Le dernier opus en date de la saga mythique du space opera divise déjà les spectateurs.
Du lapidaire « j’ai détesté » au tout aussi bref « j’ai adoré », l’avis général semble tranché et repose sur un manichéisme trivial étrangement proche de celui des films. Pourtant le travail de Rian Johnson est loin d’être mauvais et vaut largement le détour par rapport au « réveil de la force » en s’efforçant de se détacher de l’aspect binaire du bien contre le mal. Le pari est réussi, non sans fausses notes, dans un mélange pas toujours homogène, mais cohérent avec le reste de la saga. Deux visions de l’univers semblent se superposer pour réussir à toucher le plus large public possible, du fan hardcore au néophyte en passant par, Disney oblige, la famille. C’est là le plus gros défaut du film, à vouloir plaire à tout le monde on finit par se mélanger les pinceaux dans un film sans rythme bien défini qui passe d’une séquence épique à un gag de désamorçage dramatique sans laisser le temps au spectateur d’apprécier les moments de grâce. Car de l’épique il y’en a, de la noirceur et du drame aussi, mais le tout est parasité par la touche Disney très présente.

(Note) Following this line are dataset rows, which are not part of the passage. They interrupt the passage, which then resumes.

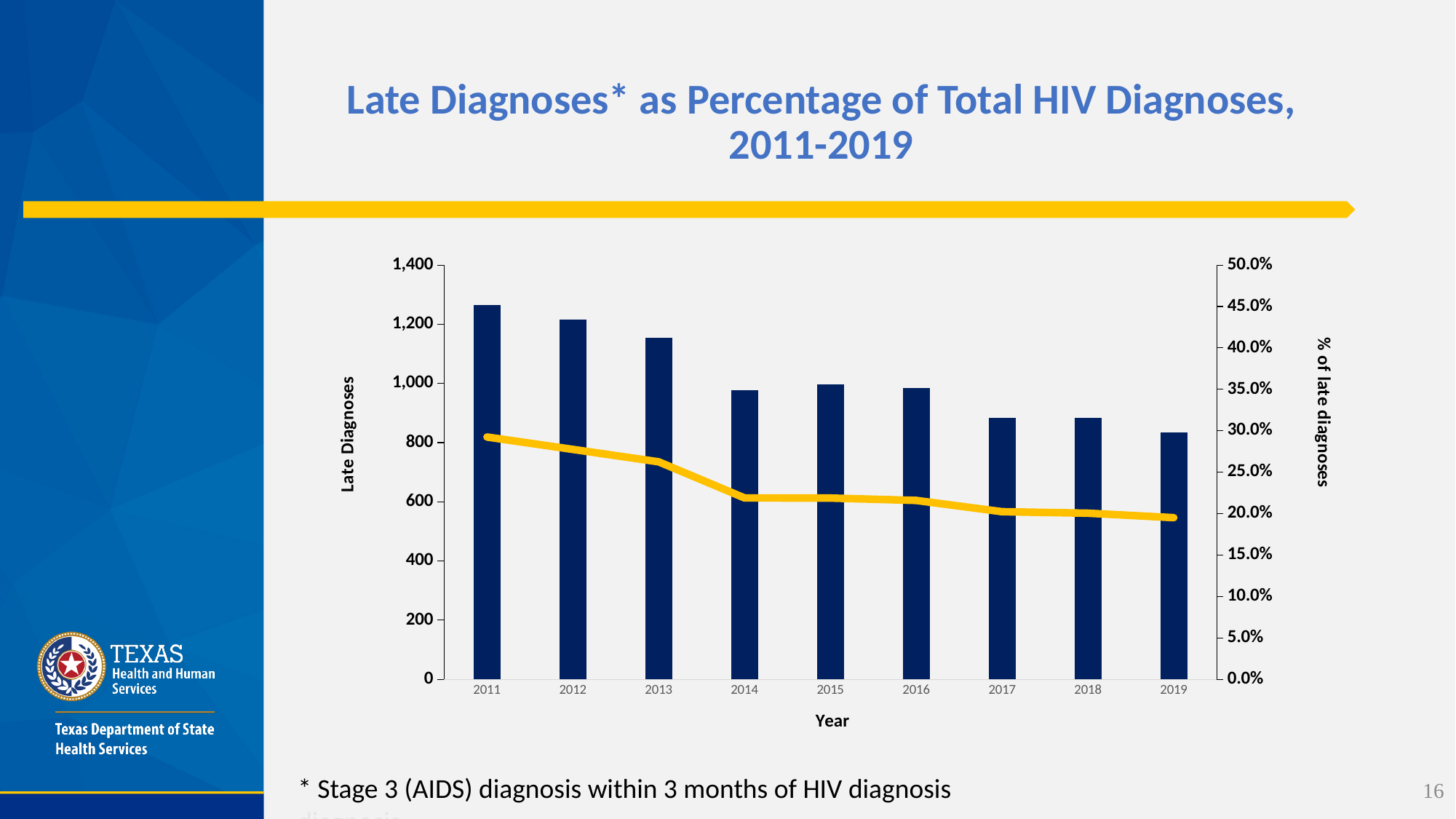
Does the percentage of late diagnoses line generally rise or fall from 2011 to 2019? fall What is the title of the right-hand vertical axis? % of late diagnoses How many years are plotted along the x axis? 9 Is the number of late diagnoses in 2014 greater or less than 1,000? less Is the number of late diagnoses in 2019 greater or less than 800? greater Which year has the highest number of late diagnoses (tallest bar)? 2011 Which year has the lowest number of late diagnoses (shortest bar)? 2019 Is the number of late diagnoses in 2011 greater or less than 1,200? greater Which year has more late diagnoses, 2013 or 2017? 2013 What kind of chart is shown on the slide? A bar chart combined with a line chart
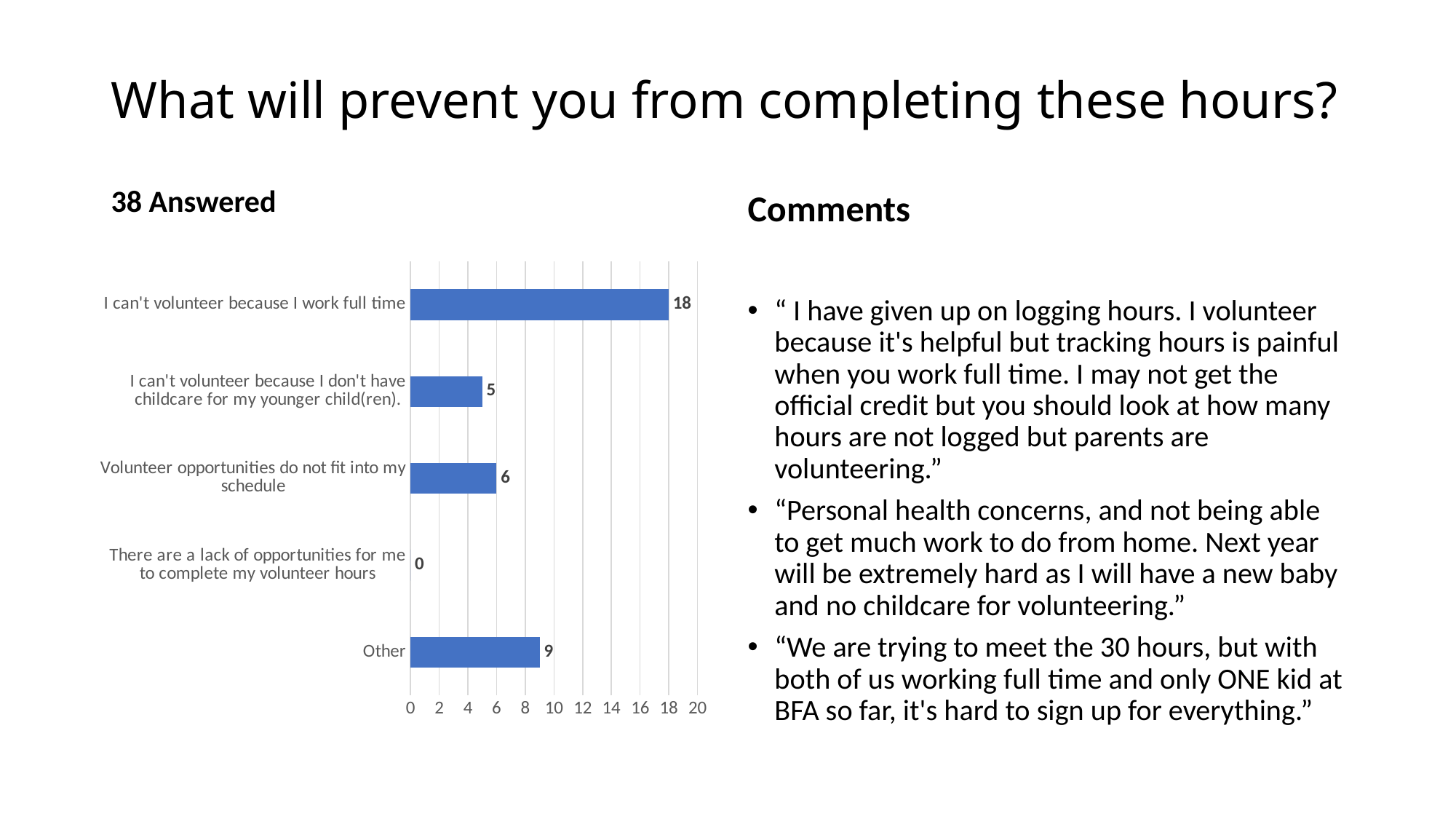
Is the value for "Other" greater or less than 10? less What kind of chart is shown on the slide? bar chart What is the value for "I can't volunteer because I don't have childcare for my younger child(ren)."? 5 What is the difference between the value for "I can't volunteer because I work full time" and the value for "Other"? 9 What is the value for "Volunteer opportunities do not fit into my schedule"? 6 What is the value for "There are a lack of opportunities for me to complete my volunteer hours"? 0 Which category has the lowest value? There are a lack of opportunities for me to complete my volunteer hours Which is larger: the value for "Volunteer opportunities do not fit into my schedule" or the value for "I can't volunteer because I don't have childcare for my younger child(ren)."? Volunteer opportunities do not fit into my schedule What is the value for "I can't volunteer because I work full time"? 18 Which category has the highest value? I can't volunteer because I work full time What is the value for "Other"? 9 How many categories are shown in the chart? 5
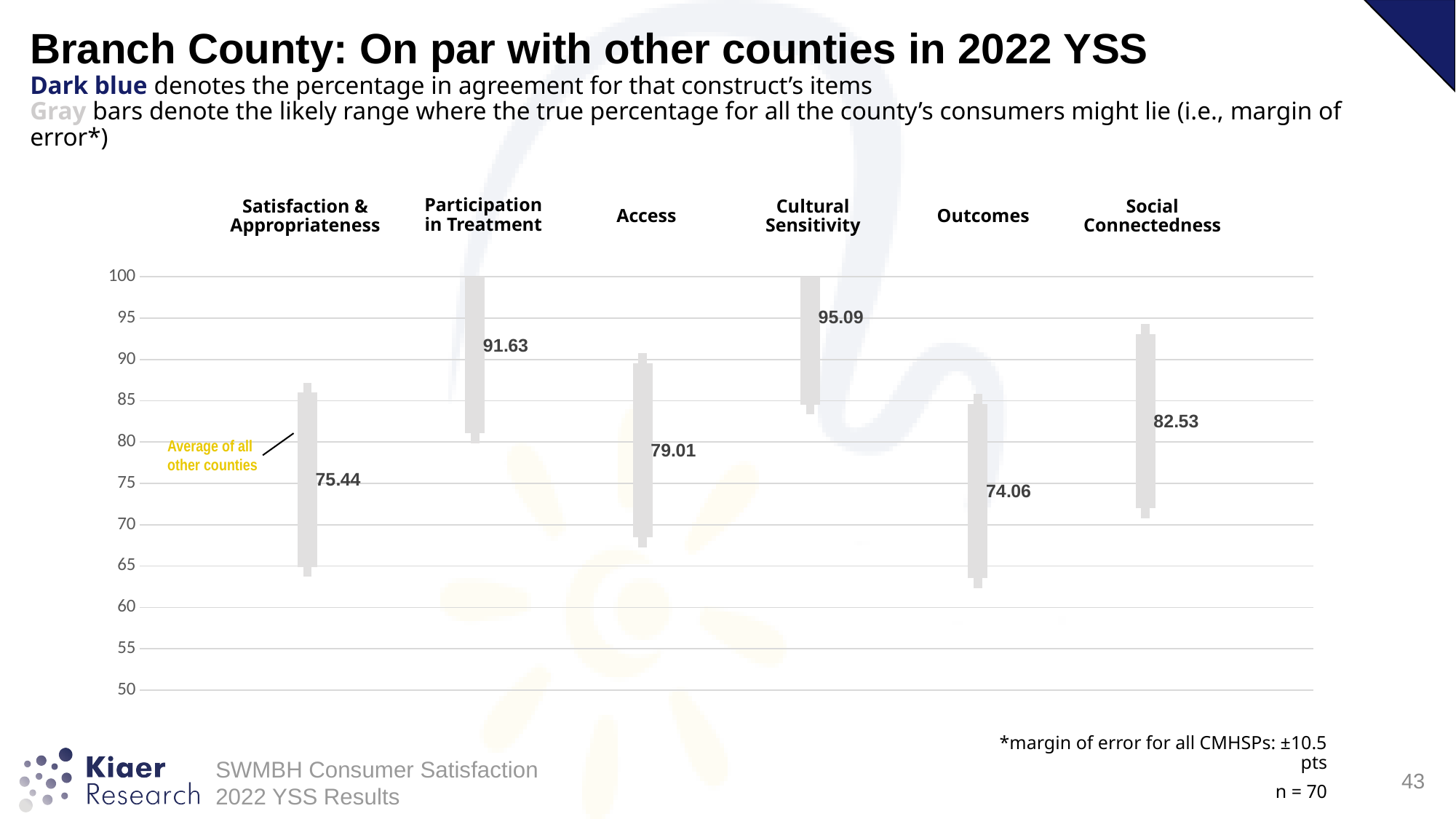
Which is larger, the value for Access or the value for Outcomes? Access What is the value for Cultural Sensitivity? 95.09 What is the difference between the values for Participation in Treatment and Access? 12.62 Which construct has the highest value? Cultural Sensitivity According to the slide, what do the gray bars denote? The likely range where the true percentage for all the county's consumers might lie (margin of error) Which construct has the lowest value? Outcomes How many constructs are shown on the chart? 6 What is the value for Outcomes? 74.06 What is the value for Satisfaction & Appropriateness? 75.44 What is the value for Social Connectedness? 82.53 What is the difference between the values for Cultural Sensitivity and Outcomes? 21.03 What is the value for Participation in Treatment? 91.63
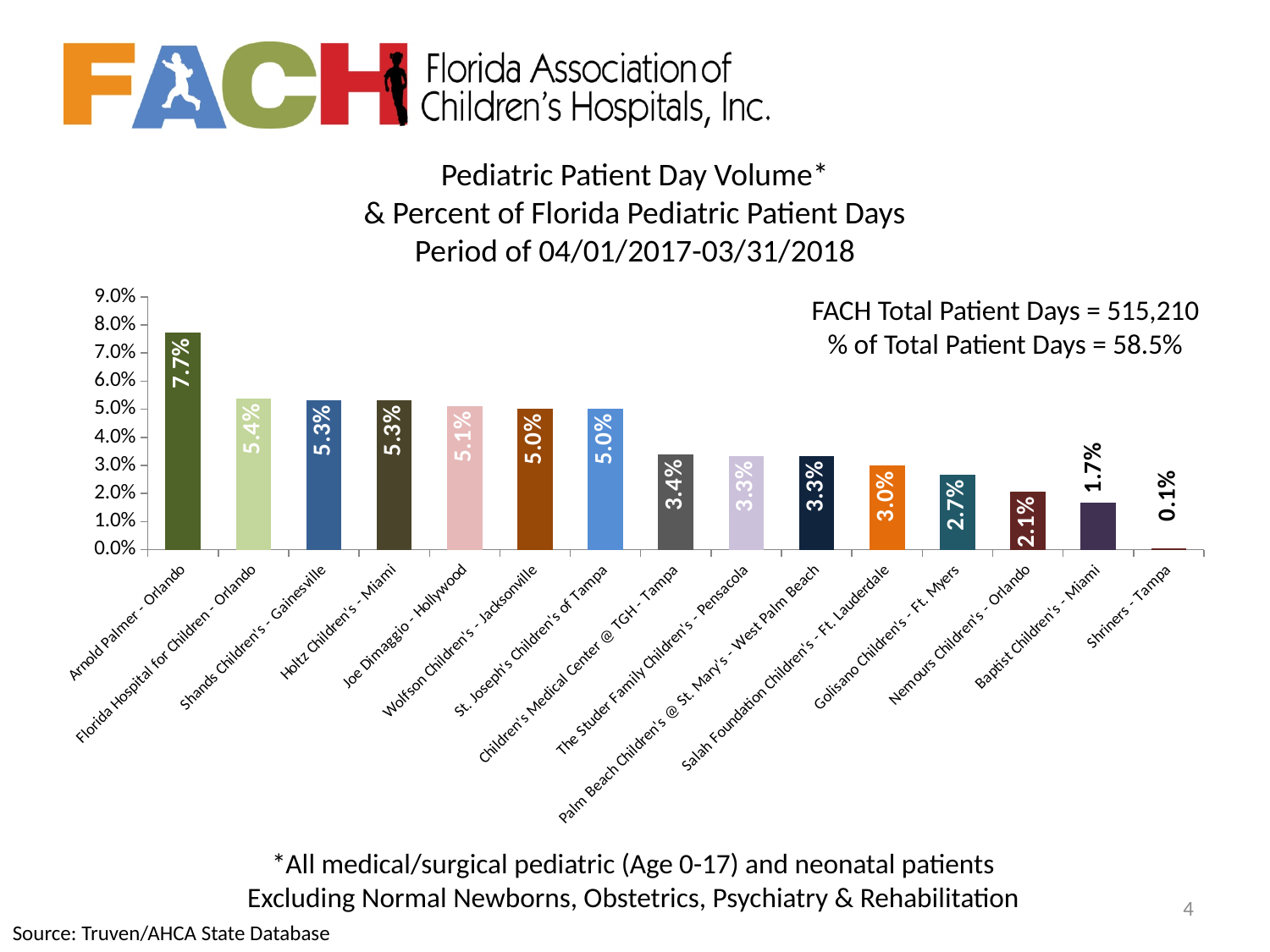
What kind of chart is shown on the slide? bar chart Which hospital has the highest percentage of Florida pediatric patient days? Arnold Palmer - Orlando What percentage of Florida pediatric patient days is shown for Arnold Palmer - Orlando? 7.7% Which is larger, the value for Joe Dimaggio - Hollywood or the value for Children's Medical Center @ TGH - Tampa? Joe Dimaggio - Hollywood What value is shown for Nemours Children's - Orlando? 2.1% Do the values generally rise or fall from left to right across the chart? fall How many hospitals are shown on the chart? 15 What is the difference between the values for Arnold Palmer - Orlando and Florida Hospital for Children - Orlando? 2.3% Is the value for Salah Foundation Children's - Ft. Lauderdale greater or less than 4.0%? less Which hospital has the lowest percentage of Florida pediatric patient days? Shriners - Tampa What is the difference between the values for Baptist Children's - Miami and Shriners - Tampa? 1.6% What value is shown for Golisano Children's - Ft. Myers? 2.7%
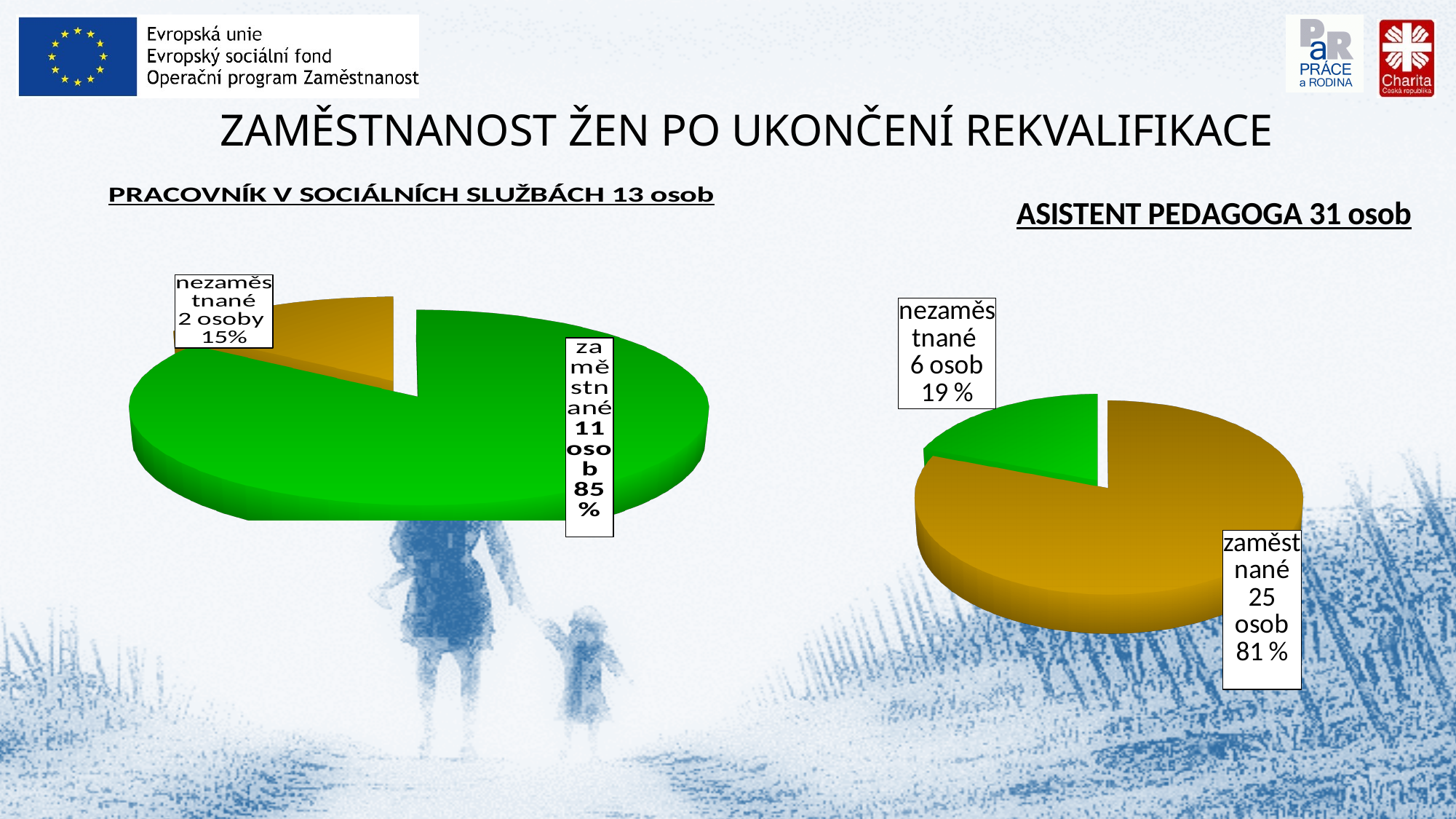
In the PRACOVNÍK V SOCIÁLNÍCH SLUŽBÁCH chart, how many slices does the pie have? 2 In the ASISTENT PEDAGOGA 31 osob chart, which slice is the smallest? nezaměstnané In the PRACOVNÍK V SOCIÁLNÍCH SLUŽBÁCH chart, what share of the pie is nezaměstnané? 15% In the ASISTENT PEDAGOGA 31 osob chart, what is the difference in number of people between zaměstnané and nezaměstnané? 19 In the PRACOVNÍK V SOCIÁLNÍCH SLUŽBÁCH chart, how many people are zaměstnané? 11 osob In the ASISTENT PEDAGOGA 31 osob chart, how many people are nezaměstnané? 6 osob In the PRACOVNÍK V SOCIÁLNÍCH SLUŽBÁCH chart, which slice is the largest? zaměstnané In the ASISTENT PEDAGOGA 31 osob chart, what share of the pie is zaměstnané? 81 % In the ASISTENT PEDAGOGA 31 osob chart, what share of the pie is nezaměstnané? 19 % What kind of chart is used for PRACOVNÍK V SOCIÁLNÍCH SLUŽBÁCH 13 osob? Pie chart In the ASISTENT PEDAGOGA 31 osob chart, what colour is the zaměstnané slice? Gold/brown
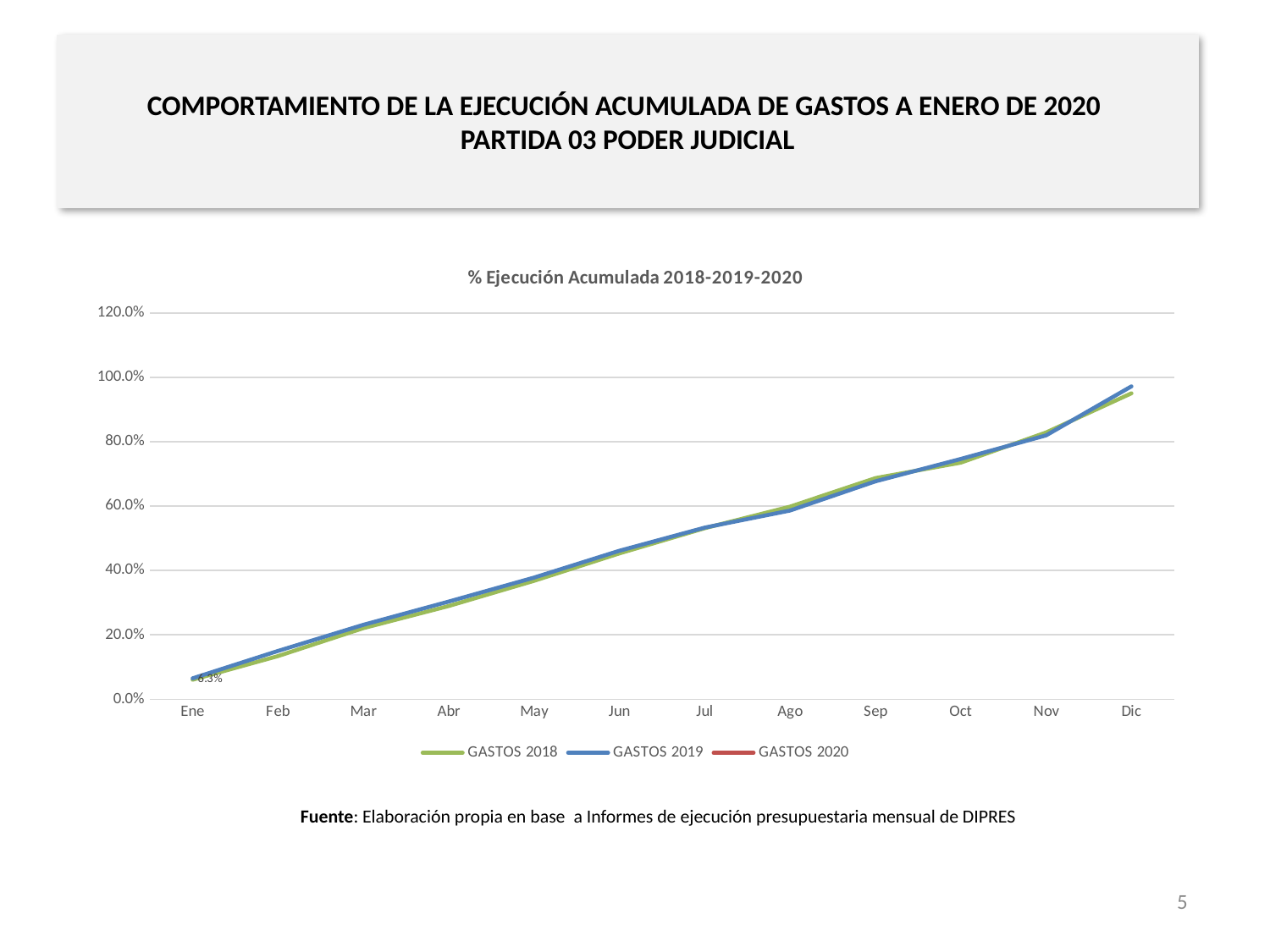
Is the value for GASTOS 2019 in Dic greater or less than 80.0%? greater In which month does GASTOS 2019 reach its highest value? Dic What kind of chart is shown on the slide? line chart Is the value for GASTOS 2018 in Abr greater or less than 40.0%? less How many series does the legend list? 3 Do the values for GASTOS 2019 rise or fall from Ene to Dic? rise Is the value for GASTOS 2019 in Oct greater or less than 60.0%? greater What is the title of the chart? % Ejecución Acumulada 2018-2019-2020 What value is printed as a data label at Ene? 6.3% In which month is GASTOS 2018 at its lowest value? Ene How many months are shown along the x axis? 12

Le gros point fort du film est l’utilisation de la Force. Bien que ce soit au détriment de duels aux sabres laser dantesques. La Force est ici l’élément clé qui maintient l’équilibre du récit. Donnant au passage à Luke Skywalker une tout autre stature qui va du parjure à la légende Jedi dans un cheminement scénaristique autrement plus intéressant que l’apprentissage de Rey, banal et expéditif. La lutte constante opposant les deux côtés de la Force s’atténue pour dévoiler une Force plus subtile qui montre bien que tout n’est pas blanc ou noir, comme devrait l’être le ressenti du film.
Le cast assure à tous les niveaux, et si l’on retrouve avec plaisir les personnages des précédents films, les nouveaux venus ne marqueront pas les esprits outre mesure. Sans parler du suprême Leader Snoke, qui après une première apparition réussie, verra son personnage bâclé sur tous les points. Kylo Ren gagne également en profondeur, grâce à l’évolution du personnage et l’interprétation intense d’Adam Driver, bien qu’on aurait préféré le voir casqué plus longtemps.
La réalisation, hors du cadre « classique » des Star Wars, apporte un dynamisme bienvenu à certaines séquences, comme l’affrontement contre la garde prétorienne d’élite de Snoke ou le finish move de la vice-amirale Holdo, incarnée par Laura Dern, qui est tout simplement anthologique, sur le plan visuel et sonore. À l’inverse, certains passages auraient mérité d’être raccourcis de moitié tant ils nous sortent du film et n’apportent rien de concret à l’histoire. La poursuite dans le casino en est l’exemple le plus criant.
Sans entrer plus loin dans les détails, Les derniers Jedi apporte autant de joies que de déceptions dans un film qui parait par moment interminable. Le foisonnement de détails, de plans, de personnages en fait un ensemble très dense autant dans le bon que dans le mauvais sens du terme. On en retiendra surtout l’exploitation du mythe et sa magie plus en profondeur, trop fréquemment parasité par la touche Disney. Cette nouvelle trilogie entend bien exploser les codes et les dogmes de ses prédécesseurs pour en établir de nouveaux tout en s’efforçant de respecter un univers déjà bien défini dans l’esprit des spectateurs. S’attaquer à la saga Star Wars tient aujourd’hui de la gageure et il est clair qu’il parait impossible de faire l’unanimité auprès des fans tant les attentes concernant l’ensemble de l’univers sont élevées. Reste à savoir si la nouveauté parviendra à convaincre les fans néophobes, totalement hermétiques à la nouvelle donne qui leur est proposée.